Eine irische Therapeutin wohnt jetzt wochenweise bei den Roths, die acht Geschwister von Elfriede Roth helfen, wo sie können. Nach sieben Jahren unermüdlichen Einsatzes war die schmächtige 44-Jährige erstmals zusammengebrochen. "Nimm dich mal wieder selbst wahr", sagte sie sich, als sie im Krankenhaus lag. "Ich habe auch ein Recht auf Leben." Sie hofft nun auf eine Krankenschwester, die mal für ein Wochenende kommt. Finanziell ist das kein Problem, die Roths waren gut versichert. Doch Elfriede Roth, die "den Reinhold liebt, so wie es ist", tut sich immer noch schwer damit, sich nicht ausschließlich um das Wohlergehen ihres Mannes zu kümmern.

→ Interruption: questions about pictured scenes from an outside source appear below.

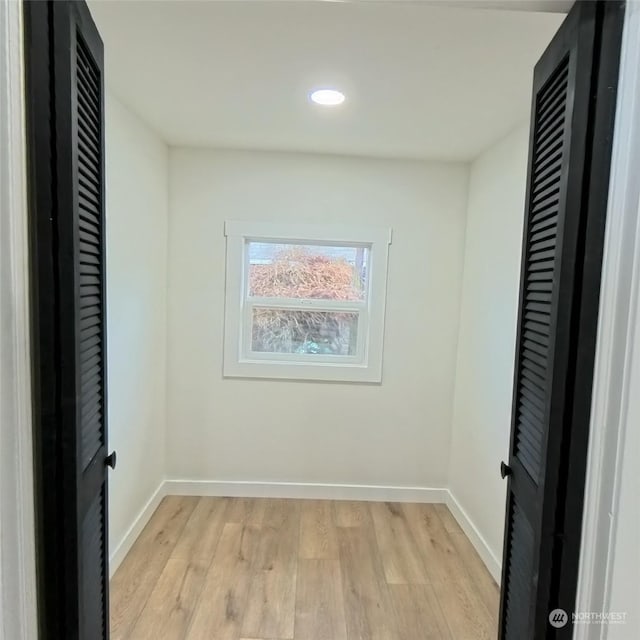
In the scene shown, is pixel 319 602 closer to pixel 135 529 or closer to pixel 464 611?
pixel 464 611

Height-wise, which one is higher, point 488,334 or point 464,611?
point 488,334

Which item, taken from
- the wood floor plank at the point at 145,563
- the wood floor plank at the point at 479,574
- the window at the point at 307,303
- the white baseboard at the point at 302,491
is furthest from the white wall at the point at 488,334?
the wood floor plank at the point at 145,563

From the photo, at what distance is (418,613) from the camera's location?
203cm

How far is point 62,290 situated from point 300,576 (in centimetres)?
192

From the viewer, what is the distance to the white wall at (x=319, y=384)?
2943 millimetres

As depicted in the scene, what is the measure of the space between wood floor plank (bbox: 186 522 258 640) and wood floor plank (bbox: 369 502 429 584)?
0.74 m

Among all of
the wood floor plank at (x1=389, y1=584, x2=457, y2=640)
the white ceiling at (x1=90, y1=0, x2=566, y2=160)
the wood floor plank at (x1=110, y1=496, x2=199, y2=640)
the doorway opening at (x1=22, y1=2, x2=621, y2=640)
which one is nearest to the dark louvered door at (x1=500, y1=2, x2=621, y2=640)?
the doorway opening at (x1=22, y1=2, x2=621, y2=640)

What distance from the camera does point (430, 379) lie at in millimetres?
3080

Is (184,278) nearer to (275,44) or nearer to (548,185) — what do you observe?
(275,44)

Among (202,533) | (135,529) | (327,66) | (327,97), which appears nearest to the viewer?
(327,66)

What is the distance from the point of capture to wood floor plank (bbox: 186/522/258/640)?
6.20 feet

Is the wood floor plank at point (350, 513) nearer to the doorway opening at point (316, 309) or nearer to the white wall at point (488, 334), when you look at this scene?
the doorway opening at point (316, 309)

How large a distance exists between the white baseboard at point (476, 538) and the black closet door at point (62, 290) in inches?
72.6

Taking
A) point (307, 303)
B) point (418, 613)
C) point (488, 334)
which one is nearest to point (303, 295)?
point (307, 303)
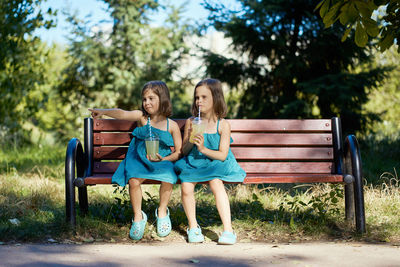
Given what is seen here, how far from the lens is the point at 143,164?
11.4 ft

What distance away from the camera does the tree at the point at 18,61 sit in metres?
7.15

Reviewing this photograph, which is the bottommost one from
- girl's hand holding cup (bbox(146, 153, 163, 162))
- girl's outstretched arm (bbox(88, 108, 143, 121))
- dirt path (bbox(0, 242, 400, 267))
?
dirt path (bbox(0, 242, 400, 267))

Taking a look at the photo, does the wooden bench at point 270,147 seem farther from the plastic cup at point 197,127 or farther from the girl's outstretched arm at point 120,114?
the plastic cup at point 197,127

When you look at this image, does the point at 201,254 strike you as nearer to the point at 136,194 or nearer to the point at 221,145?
the point at 136,194

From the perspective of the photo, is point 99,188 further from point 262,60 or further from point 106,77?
point 106,77

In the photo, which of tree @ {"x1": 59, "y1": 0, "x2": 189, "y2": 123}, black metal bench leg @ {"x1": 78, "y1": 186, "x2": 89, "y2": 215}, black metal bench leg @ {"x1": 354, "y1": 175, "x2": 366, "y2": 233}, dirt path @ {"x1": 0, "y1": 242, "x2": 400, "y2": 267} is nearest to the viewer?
dirt path @ {"x1": 0, "y1": 242, "x2": 400, "y2": 267}

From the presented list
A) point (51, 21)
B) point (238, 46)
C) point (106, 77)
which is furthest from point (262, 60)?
point (106, 77)

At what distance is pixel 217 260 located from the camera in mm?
2838

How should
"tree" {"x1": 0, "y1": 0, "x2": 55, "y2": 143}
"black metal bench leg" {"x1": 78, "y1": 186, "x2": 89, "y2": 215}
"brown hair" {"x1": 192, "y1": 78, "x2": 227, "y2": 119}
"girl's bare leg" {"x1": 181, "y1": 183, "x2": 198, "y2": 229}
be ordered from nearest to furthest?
"girl's bare leg" {"x1": 181, "y1": 183, "x2": 198, "y2": 229} < "brown hair" {"x1": 192, "y1": 78, "x2": 227, "y2": 119} < "black metal bench leg" {"x1": 78, "y1": 186, "x2": 89, "y2": 215} < "tree" {"x1": 0, "y1": 0, "x2": 55, "y2": 143}

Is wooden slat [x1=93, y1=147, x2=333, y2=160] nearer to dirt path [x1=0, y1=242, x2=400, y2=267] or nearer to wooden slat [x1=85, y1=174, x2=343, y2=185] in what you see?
wooden slat [x1=85, y1=174, x2=343, y2=185]

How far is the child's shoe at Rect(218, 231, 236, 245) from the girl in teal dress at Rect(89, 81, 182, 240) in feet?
1.41

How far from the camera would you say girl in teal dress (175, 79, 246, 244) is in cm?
330

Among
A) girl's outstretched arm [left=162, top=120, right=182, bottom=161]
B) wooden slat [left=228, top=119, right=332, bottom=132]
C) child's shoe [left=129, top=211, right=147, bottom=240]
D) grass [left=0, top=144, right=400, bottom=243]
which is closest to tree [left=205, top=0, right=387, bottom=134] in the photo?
grass [left=0, top=144, right=400, bottom=243]

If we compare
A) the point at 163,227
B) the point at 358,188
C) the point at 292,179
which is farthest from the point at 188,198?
the point at 358,188
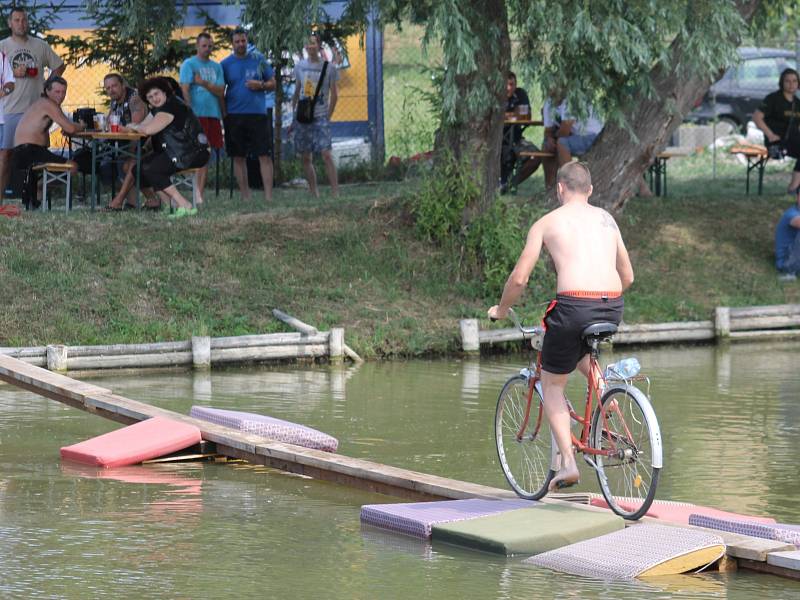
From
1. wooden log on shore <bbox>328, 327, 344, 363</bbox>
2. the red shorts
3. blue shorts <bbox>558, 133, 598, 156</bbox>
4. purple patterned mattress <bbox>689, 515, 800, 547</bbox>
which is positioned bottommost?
wooden log on shore <bbox>328, 327, 344, 363</bbox>

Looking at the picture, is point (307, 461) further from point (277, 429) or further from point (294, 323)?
point (294, 323)

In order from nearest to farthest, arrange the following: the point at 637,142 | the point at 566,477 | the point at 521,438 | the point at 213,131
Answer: the point at 566,477, the point at 521,438, the point at 637,142, the point at 213,131

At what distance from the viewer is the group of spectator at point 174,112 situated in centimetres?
1766

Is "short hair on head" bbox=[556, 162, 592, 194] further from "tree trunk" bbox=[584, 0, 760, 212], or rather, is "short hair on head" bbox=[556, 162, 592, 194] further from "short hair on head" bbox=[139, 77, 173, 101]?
"short hair on head" bbox=[139, 77, 173, 101]

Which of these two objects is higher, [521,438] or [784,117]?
[784,117]

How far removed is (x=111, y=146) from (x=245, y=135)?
2.23m

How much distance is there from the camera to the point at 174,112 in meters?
17.8

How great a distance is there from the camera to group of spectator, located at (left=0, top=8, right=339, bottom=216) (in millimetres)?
17656

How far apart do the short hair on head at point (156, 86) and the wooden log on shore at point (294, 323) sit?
360 centimetres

Sogar einen Fanclub hat Reinhold Roth noch, in Gummersbach. Der kommt einmal im Jahr in Amtzell vorbei und besucht den Europameister von 1982. "Eine ganz tolle Erinnerung", sagt Elfriede Roth, hat auch der 16-jährige Matthias an seinen gesunden Vater. Deshalb sei das Vater-Sohn-Verhältnis innig und unverkrampft. Dass der Junior heute auf ein Motorrad steigen darf, hat ihn zwar einige Kämpfe und Tränen gekostet, doch am Ende hatte seine Mutter ein Einsehen. "Was kann er dafür, dass sein Vater so einen Unfall hatte. Mir ist lieber, er fängt klein an, als wenn er sich mit 18 eine Tausender kauft. Rennfahrer wird Matthias eh nicht. Dafür ist er mit 1,90 zu groß."